Aimed at promoting the study of technical aspects of criminal law and procedure, this site considers selected cases from the top appeal courts of Australia, Canada, the UK, the USA, the European Court of Human Rights and New Zealand. From August 2004 there have been approximately 800 entries, including book reviews.
Thursday, December 06, 2012
The unreasoned consequences of unreasonable search
Lawful powers must be exercised reasonably, and it must be reasonable to have resort to those powers. An illustration of unreasonable resort to lawful powers is R v Aucoin, 2012 SCC 66 (30 November 2012).
Upon apprehending the defendant for traffic offences involving licensing and alcohol the officer decided to detain him in the police vehicle because he was concerned that the defendant might run away. A pat-down search of the defendant was carried out prior to this detention. Cocaine was found in a quantity that subsequently supported the defendant's conviction for possession of cocaine for trafficking. There were alternative and reasonably available ways in which the officer could have addressed his concern about the defendant running away.
All members of the Court held that it was on the particular facts unreasonable for the officer to exercise his power to carry out the search and detention, but only a majority held that the evidence was admissible.

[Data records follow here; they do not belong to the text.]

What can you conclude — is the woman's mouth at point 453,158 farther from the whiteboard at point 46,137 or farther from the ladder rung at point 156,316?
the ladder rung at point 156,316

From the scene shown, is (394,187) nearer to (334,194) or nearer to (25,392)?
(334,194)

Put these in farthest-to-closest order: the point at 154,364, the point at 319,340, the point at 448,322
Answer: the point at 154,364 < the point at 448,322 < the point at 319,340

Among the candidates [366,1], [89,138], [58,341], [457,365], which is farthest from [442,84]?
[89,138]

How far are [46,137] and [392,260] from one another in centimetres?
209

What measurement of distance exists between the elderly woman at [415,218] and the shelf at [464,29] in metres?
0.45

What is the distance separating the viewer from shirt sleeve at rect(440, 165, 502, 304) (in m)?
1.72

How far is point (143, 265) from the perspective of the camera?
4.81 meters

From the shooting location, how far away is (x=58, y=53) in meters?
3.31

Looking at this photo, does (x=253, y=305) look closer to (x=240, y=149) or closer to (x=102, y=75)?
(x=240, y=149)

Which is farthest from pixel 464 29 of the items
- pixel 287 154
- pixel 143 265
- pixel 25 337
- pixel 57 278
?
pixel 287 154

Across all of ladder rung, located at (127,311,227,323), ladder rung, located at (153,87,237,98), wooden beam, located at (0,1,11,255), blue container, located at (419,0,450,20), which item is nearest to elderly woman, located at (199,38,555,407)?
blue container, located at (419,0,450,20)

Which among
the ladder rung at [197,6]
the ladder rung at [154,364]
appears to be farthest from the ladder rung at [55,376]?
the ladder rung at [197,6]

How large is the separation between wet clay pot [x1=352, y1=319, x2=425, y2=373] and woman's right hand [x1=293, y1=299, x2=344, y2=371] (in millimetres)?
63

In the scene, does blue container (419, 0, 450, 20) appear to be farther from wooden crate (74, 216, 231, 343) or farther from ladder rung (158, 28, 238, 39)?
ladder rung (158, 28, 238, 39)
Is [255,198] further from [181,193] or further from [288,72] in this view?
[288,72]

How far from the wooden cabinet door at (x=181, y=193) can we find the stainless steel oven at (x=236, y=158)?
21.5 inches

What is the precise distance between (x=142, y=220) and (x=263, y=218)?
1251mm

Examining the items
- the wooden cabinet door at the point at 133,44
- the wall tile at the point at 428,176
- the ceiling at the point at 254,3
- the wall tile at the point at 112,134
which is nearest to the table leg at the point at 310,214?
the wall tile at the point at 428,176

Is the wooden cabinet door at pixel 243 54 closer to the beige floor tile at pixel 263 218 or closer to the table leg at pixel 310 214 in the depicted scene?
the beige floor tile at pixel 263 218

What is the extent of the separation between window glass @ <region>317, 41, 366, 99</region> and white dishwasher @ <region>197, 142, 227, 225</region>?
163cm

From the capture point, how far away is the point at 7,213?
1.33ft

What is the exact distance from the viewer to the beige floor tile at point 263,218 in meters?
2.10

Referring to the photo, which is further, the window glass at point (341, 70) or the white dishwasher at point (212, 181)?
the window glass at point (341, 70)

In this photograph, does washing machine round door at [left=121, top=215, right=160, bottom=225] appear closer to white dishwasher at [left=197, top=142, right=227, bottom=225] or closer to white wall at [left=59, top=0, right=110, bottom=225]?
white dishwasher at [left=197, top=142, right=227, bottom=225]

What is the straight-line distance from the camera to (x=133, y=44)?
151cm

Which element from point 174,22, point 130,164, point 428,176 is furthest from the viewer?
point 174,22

On the facts, backup was close at hand so there was no reasonable necessity to detain the defendant in the police vehicle. There was disagreement over the extent of the balancing required to determine reasonableness: the majority appear to accept that regardless of the seriousness of the offence for which the defendant was initially stopped, if detention was reasonably necessary to prevent flight there was no need to take account of the seriousness of the offence: Moldaver J for the majority at [43], disagreeing with LeBel J for the minority at [86].
It is useful when majority judgments directly address points made in minority judgments. Unfortunately such cross-referencing did not occur on the critical issue in the case: the admissibility of the improperly obtained evidence.
The majority addressed briefly the decision process required by R v Grant, 2009 SCC 32 (CanLII), 2009 SCC 32, [2009] 2 S.C.R. 353 (discussed by me here and here and here and here). It seems that the critical point of difference from the minority assessment is that the majority accepted that the officer was not simply applying his standard procedure for more serious offences when he detained the defendant [45], [48]. The minority view of the evidence contrasted sharply, referring to the constable's evidence about his standard practice in relation to detained motorists [101] and this, for the minority, was evidence of a pattern of abuse.
How do appellate judges arrive at such different assessments of the evidence?
All judges agreed that the defendant's expectation of privacy in relation to the contents of his pockets was high, but the minority mentioned too the aggravating feature of questioning the defendant about the contents of his pockets which introduced the right to be protected against self-incrimination [104]. This did not feature in the majority's analysis. Why not?
The majority said that the impact on the defendant's privacy rights was significant, but no more so than society's interest in having the case tried on the merits [51]. There is no explanation of how that evaluation was reached. Neither is there reasoned support in the minority judgment for its opposite conclusion on admissibility. What was the likely starting point for sentence for the cocaine offence (the defendant received a sentence of two years' imprisonment)? Probably it was not in the medium-to-high range, so how was society's interest measured? What relevant decisions supported the conclusion? What do other cases say about the defendant's privacy interests as against the seriousness of the detected offending?
Unpredictability comes from the vagaries of judicial assessment of the evidence and of the relative strengths of rights.